Excerpted text
_ _ _

Thoughts About The Use Of Garbage
Instructions In Polymorphism
by Sorcerer
Thoughts About The Use Of Garbage Instructions In Polymorphism
==============================================================
By The Sorcerer

  Most texts on polymorphism suggest that the use of garbage instructions are paramount, in my playing with polymorphism I have come to the conclusion that Garbage is of limited use in protecting a virus from AV software and can in fact do the opposite.
	
  Garbage instructions are instructions that can be added between other instructions in the virus's decryptor.
  The initial aim of this is to increase the number of potential decryptors that the polymorphic engine could produce from the model.
  An example of garbage instructions in use is the following:

	Original Code
	-------------
	MOV	eax,FFh
	ADD eax,ebx

	Code with Garbage Instructions 1
	-----------------------------
	MOV	eax,FFh
	INC	eax
	DEC	eax
	ADD eax,ebx
	
	Code with Garbage Instructions 2
	-----------------------------
	MOV	eax,FFh
	ROR eax,3
	XOR eax,ebx
	XOR eax,ebx
	ROL eax,4
	ADD eax,ebx
	
	As can be seen from the example the garbage instructions have altered the look of the original code without changing the properties of it.

_ _ _

Dataset extract
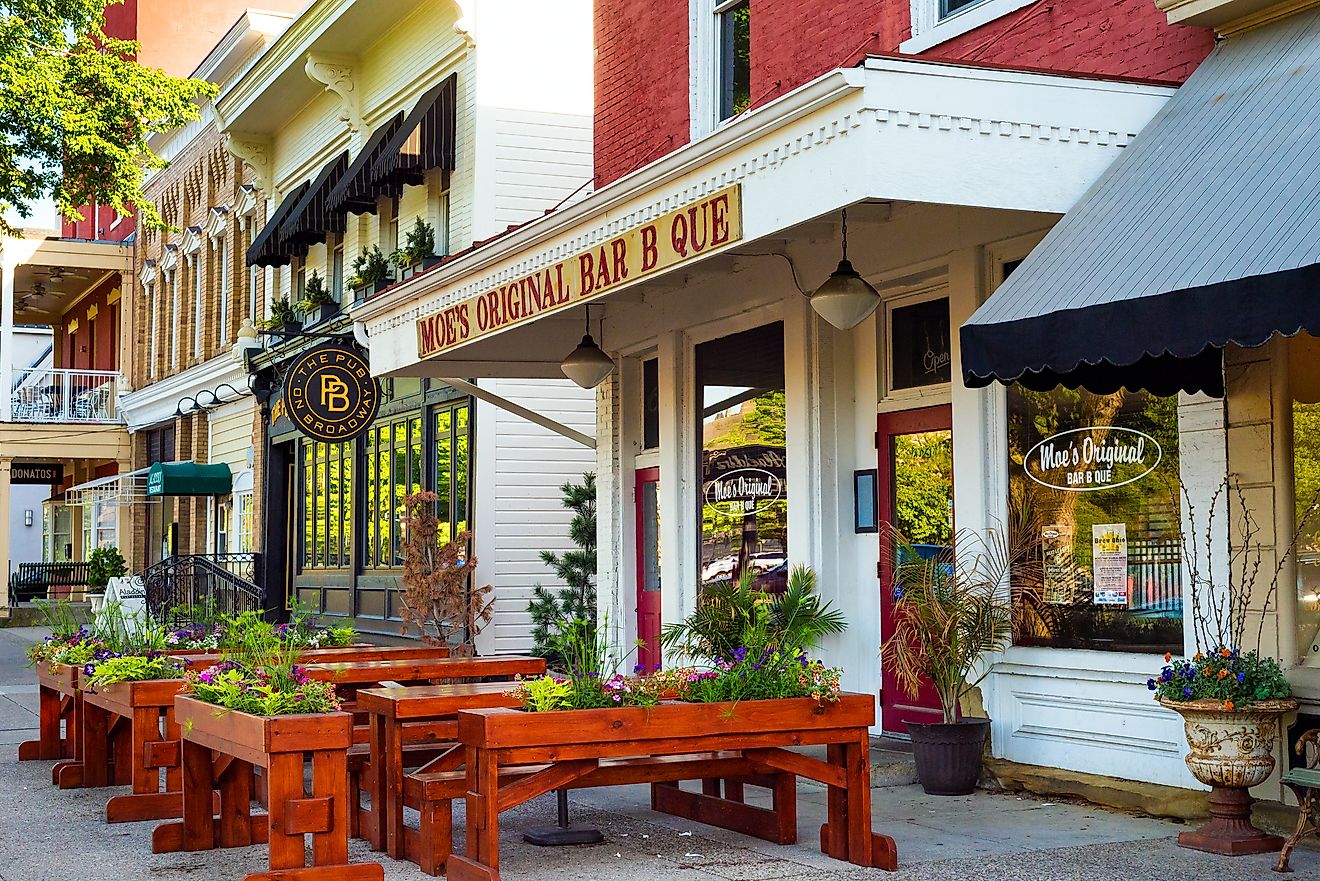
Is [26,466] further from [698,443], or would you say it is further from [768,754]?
[768,754]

_ _ _

The problem
Decide whether each statement (a), (b), and (c) agrees with the text about garbage instructions in polymorphism, and answer yes or no for each with the deciding words quoted from that text. (a) The author concludes that garbage instructions can actually work against protecting a virus from AV software. (b) Garbage instructions are placed between other instructions in the virus's decryptor. (c) The initial aim of garbage instructions is to reduce the number of decryptors a polymorphic engine can produce.

Task result
(a) Yes: "Garbage is of limited use in protecting a virus from AV software and can in fact do the opposite."
(b) Yes: "Garbage instructions are instructions that can be added between other instructions in the virus's decryptor."
(c) No: "The initial aim of this is to increase the number of potential decryptors that the polymorphic engine could produce from the model."